# About

This notebook will introduce constraints in Neo4j as well as the `MERGE` Cypher keyword.

In [1]:
from neo4j import GraphDatabase, Record, ResultSummary, EagerResult
from neo4j.time import Date

import pandas as pd
pd.set_option('display.max_colwidth', 100)

import os 
import sys
from dotenv import load_dotenv 
load_dotenv()

# Add the utils directory to sys.path
sys.path.append(os.path.abspath("../utils"))

from Neo4jParser import Neo4jParser


NEO4J_URI = os.getenv("NEO4J_URI")
NEO4J_USERNAME = os.getenv("NEO4J_USERNAME")
NEO4J_PASSWORD = os.getenv("NEO4J_PASSWORD")

driver = GraphDatabase.driver(NEO4J_URI, auth=(NEO4J_USERNAME, NEO4J_PASSWORD))

## Contraints
* Contraints help ensure two things:
    1. **Data integrity or governance**
    2. **Data consistency**
    * An example of this is creating a 'Person' label that represents people and requiring them to have a name. A 'Person' cannot be added to the graph if they do not have a name.
        * <u>*Advanced Tip:*</u> Use a Pydantic model to define the entity you're uploading to the graph. This will ensure the data representing each node has the same schema. Although an advantage of Neo4j is schemaless, the entities themselves should have a schema and they all should interact the same way for each instance.
* Contraints allow you to remove properties from which you defined a contraint but not create against them.

In [2]:
# Create a constraint on the Person node
result = driver.execute_query(
    """ 
    CREATE CONSTRAINT name_constraint
    FOR (p:Person) REQUIRE p.name IS UNIQUE
    """,
    database_="neo4j"
)

data = Neo4jParser.parse(result, True, False)
data

Started streaming 0 records after 77 ms and completed after 77 ms.

Query executed against database: 'neo4j':  
    CREATE CONSTRAINT name_constraint
    FOR (p:Person) REQUIRE p.name IS UNIQUE
    


{}

In [4]:
# Now, try to upload another "Tom Hanks" Person node
result = driver.execute_query(
    """ 
    CREATE (p:Person {name: "Tom Hanks"}) RETURN p
    """,
    database_="neo4j"
)

data = Neo4jParser.parse(result, True, False)
data

ConstraintError: {code: Neo.ClientError.Schema.ConstraintValidationFailed} {message: Node(159) already exists with label `Person` and property `name` = 'Tom Hanks'}

**NOTE:**

The few times we as developers are excited to see an error!
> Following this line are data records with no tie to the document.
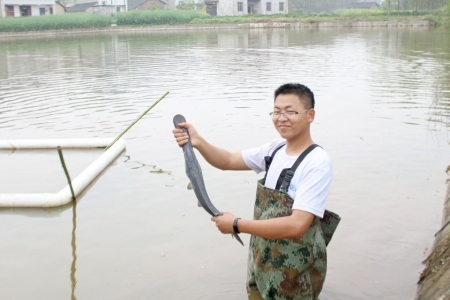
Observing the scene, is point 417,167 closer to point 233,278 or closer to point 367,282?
point 367,282

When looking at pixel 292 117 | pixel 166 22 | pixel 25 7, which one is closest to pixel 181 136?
pixel 292 117

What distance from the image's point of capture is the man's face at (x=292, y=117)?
2.88 m

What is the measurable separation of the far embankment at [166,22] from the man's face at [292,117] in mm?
47757

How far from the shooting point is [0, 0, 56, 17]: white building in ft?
205

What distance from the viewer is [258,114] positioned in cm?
1117

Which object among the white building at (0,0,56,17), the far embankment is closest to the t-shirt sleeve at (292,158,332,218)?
the far embankment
The constraint worked, we cannot upload another Person node with the name "Tom Hanks". Neo4j will also throw an error if you try to define another contraint with the same name.

In [None]:
# Create a constraint relationship 'ACTED_IN' where the relationships must have a property called "roles"
result = driver.execute_query(
    """ 
    CREATE CONSTRAINT acted_in_relationship
    FOR ()-[r:ACTED_IN]-() REQUIRE r.roles IS NOT NULL
    """,
    database_="neo4j"
)

data = Neo4jParser.parse(result, True, False)
data

Started streaming 0 records after 26 ms and completed after 27 ms.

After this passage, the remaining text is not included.